Они были квиты. Шеф жандармской стражи узнал о донесении из Млавенбурга, лорд Грили – о рапорте Шаховского, назначении Булашевича и приказе к выступлению резервов. И если переход Конного и Кавалергардского полков в казармы скрыть бы не удалось – достаточно заглянуть к Борелли, то осведомлённость англичан о поиске подполковника Сажнева объяснялась единственным образом.
Николай Леопольдович отошёл от гудящей печки, отхлебнул чаю, закусил вафлей, почти не ощущая любимого с юности вкуса.

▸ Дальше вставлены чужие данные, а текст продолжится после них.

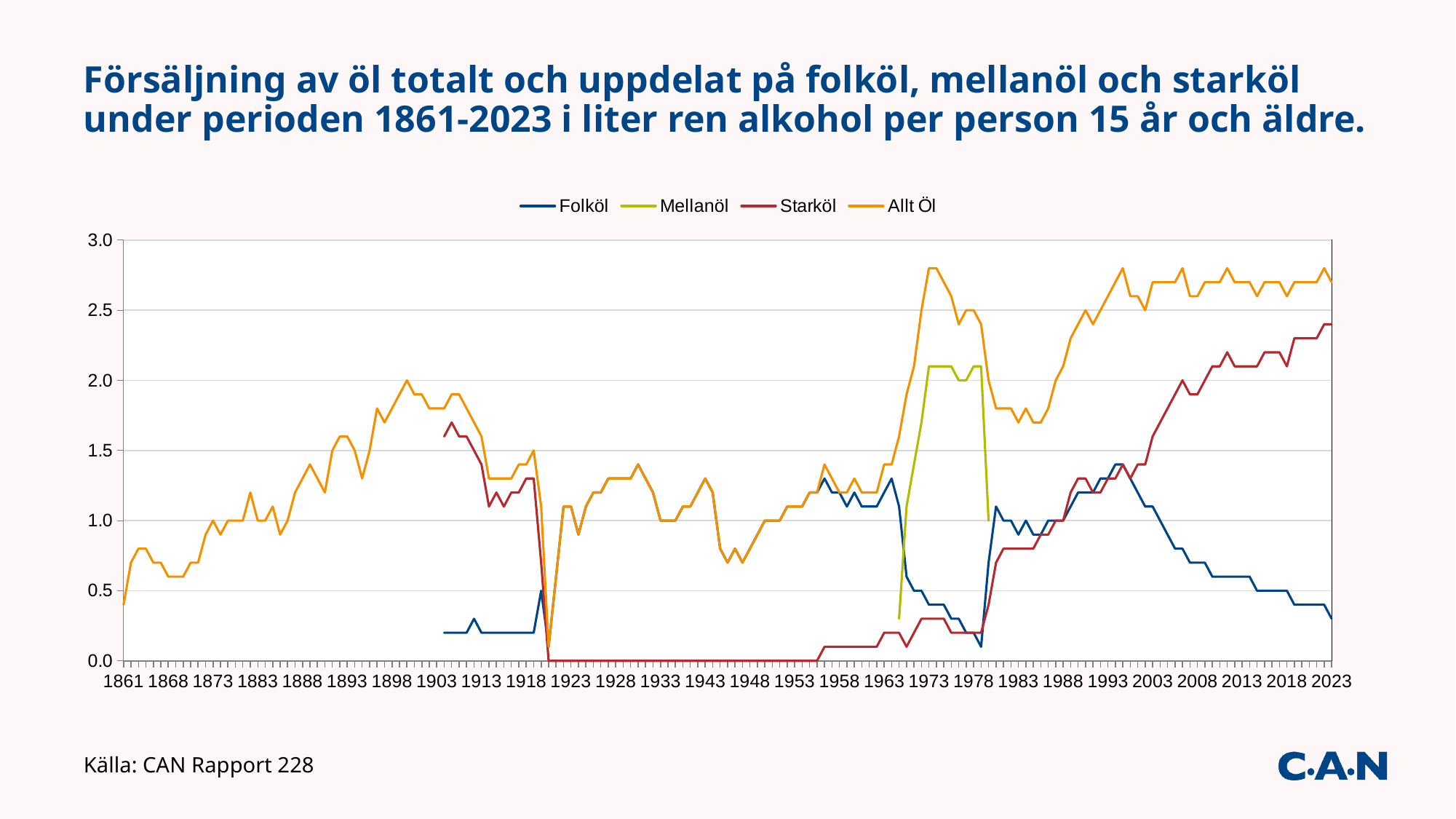
Which series has the highest value in 2023? Allt Öl Is the value for Folköl in 2023 greater or less than 0.5? less In 2023, which is larger, Starköl or Folköl? Starköl What kind of chart is shown on the slide? Line chart Does the Folköl line rise or fall from 1993 to 2023? Fall How many series does the legend list? 4 What is the value for Starköl in 1943? 0.0 Which series is drawn in green in the legend? Mellanöl Is the value for Allt Öl in 2023 greater or less than 2.5? greater What is the source cited below the chart? CAN Rapport 228 Is the value for Allt Öl in 1861 greater or less than 0.5? less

Дело обстояло совсем скверно. В мутных министерских и дворцовых водах предстояло изловить шпиона или дурака, притом сделать это так, чтобы посол не ухватил Уорфилда за воротник. Лорда Грили, увы, и без того могла насторожить государева «откровенность», но тут уж ничего не попишешь, а вот если он, Тауберт, хоть чем-то даст понять, что русские всполошились и ищут источник столь ценных для её величества сведений, – оборотистому секретарю несдобровать. Николай Леопольдович неприязненно поморщился и перечитал крик шпионской души. Уорфилд трясся от страха и чуть ли не требовал, чтобы Грили любой ценой и неважно как уверили в том, что вести с Млавы пришли к василевсу не из английского посольства. Правильно требовал. Значит, плешивый лорд должен узнать… О чём? Об услужливости свейского атташе или о шпионе в прусском посольстве? Свеи – это хорошо, у них к Рейнгольдам неплохой счёт, да и резидент в Ливонии сидит крепкий, вполне мог добраться до пламметовского рапорта, а телеграф из Млавенбурга в Стокхольм уже успели проложить.
Что ж, выходит, свеи. Лорду Грили это покажется вполне убедительным. Значит, шпион у свеев, о чём следует кому-нибудь проговориться, и пусть ловят!
Решено. Теперь следовало успокоить ценного – нет, ценнейшего! – мерзавца. Николай Леопольдович вновь взял письмо.